Nearly every morning, Walter Warner and his wife Nancy stumble out of bed around 7:30 a.m., fire up the coffeemaker, and get to work: emailing customers, labeling jars, contacting suppliers, processing orders. As the owners and sole employees of The Potlicker Kitchen, a Bethel, Vermont-based jelly maker, the Warners have become used to the varied demands of a start-up enterprise. After several hours of paperwork and phone calls, it’s off to Waterbury Center, 45 miles away, where the couple rents a commercial kitchen, to cook and jar their jellies. Then, maybe around 10 p.m., it’s back home to prepare more labels and shipments. Typically, they don’t get to sleep until 1:30 a.m. “Long days,” says Walter. “If we just do 12 hours, it’s been an easy one.”
Potlicker’s story begins in the fall of 2011, when Nancy, home alone while Walter had an externship in Washington, D.C., fretted about running out of fruit for the winter. She started canning—“It was an addiction,” she says—and quickly latched on to jelly making. She experimented with unusual flavors made from the beer of Vermont microbreweries and wines such as burgundy and chablis. By the holidays, creations were gaining attention at different fairs; the following summer Potlicker jellies hit farmers markets and stores in central Vermont.

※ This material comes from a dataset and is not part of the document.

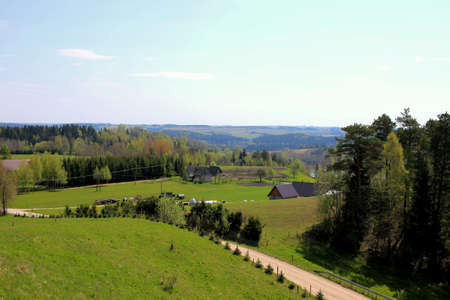 The landscape of the Suwalki Region. Top view of farmland and farms. Polish countryside. Green meadows, houses and gravel roadの写真素材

Today, the company is a full-time job for the Warners, and their jellies are sold online and in stores across 13 states, with 3,000 jars of the stuff shipped from the couple’s home each month.
The company’s success has been expedited by Walter’s legal education. His work for the new business has run the gamut, from setting up the Limited Liability Corporation (LLC) to weeding through Vermont’s Department of Health regulations to sorting out the trademark registration process.
A Food Regulation and Policy course he took at VLS helped him navigate the specific and sometimes obscure federal regulations for labeling. “We’ve definitely saved ourselves a few thousand dollars in legal fees,” Walter says.
In a portion of the food economy famous for its wafer-thin profit margins, those thousands of dollars make a difference. But there’s a deeper difference the legal training makes: it has to do with self-sufficiency; with personally understanding the laws that govern your business and your livelihood.